所给资料 =>
★ ★ ★

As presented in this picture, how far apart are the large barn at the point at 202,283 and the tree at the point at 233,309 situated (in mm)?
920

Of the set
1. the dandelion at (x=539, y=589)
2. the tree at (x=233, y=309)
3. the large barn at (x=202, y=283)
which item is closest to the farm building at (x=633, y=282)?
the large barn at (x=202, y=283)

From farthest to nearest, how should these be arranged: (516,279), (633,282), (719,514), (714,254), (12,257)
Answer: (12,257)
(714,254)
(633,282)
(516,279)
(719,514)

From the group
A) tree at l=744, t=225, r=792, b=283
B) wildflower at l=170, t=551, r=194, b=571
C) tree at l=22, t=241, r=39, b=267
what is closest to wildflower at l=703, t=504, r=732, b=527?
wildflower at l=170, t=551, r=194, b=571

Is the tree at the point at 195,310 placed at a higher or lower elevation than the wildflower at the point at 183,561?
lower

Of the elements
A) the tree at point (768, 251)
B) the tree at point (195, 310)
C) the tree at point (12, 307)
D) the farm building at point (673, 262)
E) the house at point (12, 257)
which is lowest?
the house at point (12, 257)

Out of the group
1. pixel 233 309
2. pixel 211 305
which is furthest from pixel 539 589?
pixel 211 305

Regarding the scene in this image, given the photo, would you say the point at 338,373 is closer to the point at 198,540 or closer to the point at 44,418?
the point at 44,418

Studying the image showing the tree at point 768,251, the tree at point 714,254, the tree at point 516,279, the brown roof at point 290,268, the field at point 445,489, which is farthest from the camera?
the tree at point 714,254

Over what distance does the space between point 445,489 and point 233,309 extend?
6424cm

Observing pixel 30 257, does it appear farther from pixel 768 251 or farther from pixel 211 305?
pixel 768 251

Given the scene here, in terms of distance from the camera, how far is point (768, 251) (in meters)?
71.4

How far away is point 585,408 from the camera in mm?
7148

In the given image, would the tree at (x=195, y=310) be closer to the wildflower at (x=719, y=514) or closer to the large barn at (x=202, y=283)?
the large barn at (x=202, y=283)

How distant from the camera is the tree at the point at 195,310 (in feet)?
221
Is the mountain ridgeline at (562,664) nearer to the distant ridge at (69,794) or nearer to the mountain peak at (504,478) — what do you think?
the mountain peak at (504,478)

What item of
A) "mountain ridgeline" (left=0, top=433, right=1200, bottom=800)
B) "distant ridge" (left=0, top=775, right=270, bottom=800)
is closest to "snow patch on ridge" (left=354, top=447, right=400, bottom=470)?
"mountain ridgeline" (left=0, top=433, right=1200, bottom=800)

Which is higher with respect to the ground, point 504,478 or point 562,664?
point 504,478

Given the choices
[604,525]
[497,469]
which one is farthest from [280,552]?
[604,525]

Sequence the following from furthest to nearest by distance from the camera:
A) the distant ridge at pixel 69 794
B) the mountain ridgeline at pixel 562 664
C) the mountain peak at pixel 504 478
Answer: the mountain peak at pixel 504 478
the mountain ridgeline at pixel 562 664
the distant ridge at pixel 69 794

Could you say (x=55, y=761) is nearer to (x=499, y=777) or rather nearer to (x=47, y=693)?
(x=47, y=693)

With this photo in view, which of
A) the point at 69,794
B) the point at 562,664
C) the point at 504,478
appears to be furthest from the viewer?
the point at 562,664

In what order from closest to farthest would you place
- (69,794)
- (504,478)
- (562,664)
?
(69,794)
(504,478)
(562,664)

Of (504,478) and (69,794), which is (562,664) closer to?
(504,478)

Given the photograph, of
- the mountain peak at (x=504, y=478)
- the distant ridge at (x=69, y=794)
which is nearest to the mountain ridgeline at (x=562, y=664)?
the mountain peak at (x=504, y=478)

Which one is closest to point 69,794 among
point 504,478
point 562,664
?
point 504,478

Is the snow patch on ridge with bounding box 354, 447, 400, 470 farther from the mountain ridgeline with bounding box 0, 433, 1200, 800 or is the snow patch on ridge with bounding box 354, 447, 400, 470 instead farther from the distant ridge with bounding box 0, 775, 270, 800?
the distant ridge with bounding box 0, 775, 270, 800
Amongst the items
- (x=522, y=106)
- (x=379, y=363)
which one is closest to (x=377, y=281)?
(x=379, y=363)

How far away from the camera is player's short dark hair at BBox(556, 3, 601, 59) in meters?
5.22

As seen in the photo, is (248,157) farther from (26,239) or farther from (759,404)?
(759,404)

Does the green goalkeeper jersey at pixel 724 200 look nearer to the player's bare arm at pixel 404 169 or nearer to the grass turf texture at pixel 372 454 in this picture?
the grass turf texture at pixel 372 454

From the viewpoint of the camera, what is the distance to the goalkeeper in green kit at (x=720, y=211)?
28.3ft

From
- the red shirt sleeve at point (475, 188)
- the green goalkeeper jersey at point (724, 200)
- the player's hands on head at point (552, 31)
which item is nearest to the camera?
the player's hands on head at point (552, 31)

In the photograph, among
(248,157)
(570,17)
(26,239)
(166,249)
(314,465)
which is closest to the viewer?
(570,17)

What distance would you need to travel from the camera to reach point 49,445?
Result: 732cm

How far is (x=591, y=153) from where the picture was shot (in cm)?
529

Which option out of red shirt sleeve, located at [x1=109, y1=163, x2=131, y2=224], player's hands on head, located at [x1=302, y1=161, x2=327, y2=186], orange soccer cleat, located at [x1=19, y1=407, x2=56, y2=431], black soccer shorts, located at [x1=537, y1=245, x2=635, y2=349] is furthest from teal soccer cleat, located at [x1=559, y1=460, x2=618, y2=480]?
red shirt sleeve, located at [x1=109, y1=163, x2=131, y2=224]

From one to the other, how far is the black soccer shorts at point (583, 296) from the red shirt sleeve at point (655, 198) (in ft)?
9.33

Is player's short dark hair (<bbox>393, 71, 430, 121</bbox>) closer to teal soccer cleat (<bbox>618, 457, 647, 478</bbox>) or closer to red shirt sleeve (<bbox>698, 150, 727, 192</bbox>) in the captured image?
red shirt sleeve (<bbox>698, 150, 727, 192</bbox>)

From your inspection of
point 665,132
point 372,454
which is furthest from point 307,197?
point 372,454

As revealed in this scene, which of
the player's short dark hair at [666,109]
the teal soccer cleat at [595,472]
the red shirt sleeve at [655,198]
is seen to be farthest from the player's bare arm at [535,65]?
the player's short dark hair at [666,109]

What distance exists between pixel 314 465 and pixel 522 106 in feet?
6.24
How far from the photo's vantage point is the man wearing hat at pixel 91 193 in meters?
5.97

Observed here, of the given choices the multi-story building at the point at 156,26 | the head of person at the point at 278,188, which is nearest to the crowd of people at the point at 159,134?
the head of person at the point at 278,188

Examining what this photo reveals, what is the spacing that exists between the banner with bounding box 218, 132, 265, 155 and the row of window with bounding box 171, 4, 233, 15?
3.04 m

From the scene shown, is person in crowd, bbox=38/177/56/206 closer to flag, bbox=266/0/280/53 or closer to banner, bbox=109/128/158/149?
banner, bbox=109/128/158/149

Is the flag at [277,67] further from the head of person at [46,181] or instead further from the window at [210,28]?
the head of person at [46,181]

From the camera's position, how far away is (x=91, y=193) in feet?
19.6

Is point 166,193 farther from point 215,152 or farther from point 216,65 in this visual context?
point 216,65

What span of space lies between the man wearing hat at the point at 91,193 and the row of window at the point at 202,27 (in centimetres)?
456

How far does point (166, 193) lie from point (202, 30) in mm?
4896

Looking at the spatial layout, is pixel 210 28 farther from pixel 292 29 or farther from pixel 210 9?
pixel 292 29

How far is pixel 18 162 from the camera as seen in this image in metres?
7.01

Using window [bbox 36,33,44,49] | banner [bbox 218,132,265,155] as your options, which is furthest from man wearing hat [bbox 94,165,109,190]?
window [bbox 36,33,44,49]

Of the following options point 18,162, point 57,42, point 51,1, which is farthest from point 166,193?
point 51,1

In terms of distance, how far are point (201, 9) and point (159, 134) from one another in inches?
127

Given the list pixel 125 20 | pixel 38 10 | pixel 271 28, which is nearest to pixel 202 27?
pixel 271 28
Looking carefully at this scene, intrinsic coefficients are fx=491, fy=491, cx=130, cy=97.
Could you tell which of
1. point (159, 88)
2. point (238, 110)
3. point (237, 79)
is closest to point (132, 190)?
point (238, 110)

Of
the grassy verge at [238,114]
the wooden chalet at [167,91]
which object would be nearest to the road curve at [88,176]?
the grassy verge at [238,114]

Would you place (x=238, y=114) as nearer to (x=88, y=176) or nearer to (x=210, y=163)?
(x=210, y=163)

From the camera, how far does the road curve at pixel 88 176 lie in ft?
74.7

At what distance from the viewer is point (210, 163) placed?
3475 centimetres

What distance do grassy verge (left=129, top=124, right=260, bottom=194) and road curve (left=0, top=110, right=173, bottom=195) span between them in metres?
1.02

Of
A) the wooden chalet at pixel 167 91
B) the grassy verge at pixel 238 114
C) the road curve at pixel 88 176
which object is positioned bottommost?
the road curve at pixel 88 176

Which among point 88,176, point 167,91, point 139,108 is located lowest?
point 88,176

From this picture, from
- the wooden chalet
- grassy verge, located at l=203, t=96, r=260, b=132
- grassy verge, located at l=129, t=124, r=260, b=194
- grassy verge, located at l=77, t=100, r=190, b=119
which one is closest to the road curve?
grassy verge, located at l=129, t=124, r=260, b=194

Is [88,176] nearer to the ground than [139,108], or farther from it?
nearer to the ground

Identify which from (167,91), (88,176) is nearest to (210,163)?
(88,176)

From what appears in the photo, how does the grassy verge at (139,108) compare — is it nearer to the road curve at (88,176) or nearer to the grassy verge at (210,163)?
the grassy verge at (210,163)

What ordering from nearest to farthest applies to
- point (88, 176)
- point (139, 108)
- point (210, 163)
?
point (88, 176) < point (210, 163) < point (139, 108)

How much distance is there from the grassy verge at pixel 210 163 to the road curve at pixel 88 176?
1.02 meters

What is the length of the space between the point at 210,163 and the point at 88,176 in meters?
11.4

★ ★ ★

将列表中从含有“As revealed in this scene, which of”的一行起、到含有“is seen to be”的一行止的各行逐字照抄出来，首尾两行都包括在内。

As revealed in this scene, which of
the player's short dark hair at [666,109]
the teal soccer cleat at [595,472]
the red shirt sleeve at [655,198]
is seen to be farthest from the player's bare arm at [535,65]?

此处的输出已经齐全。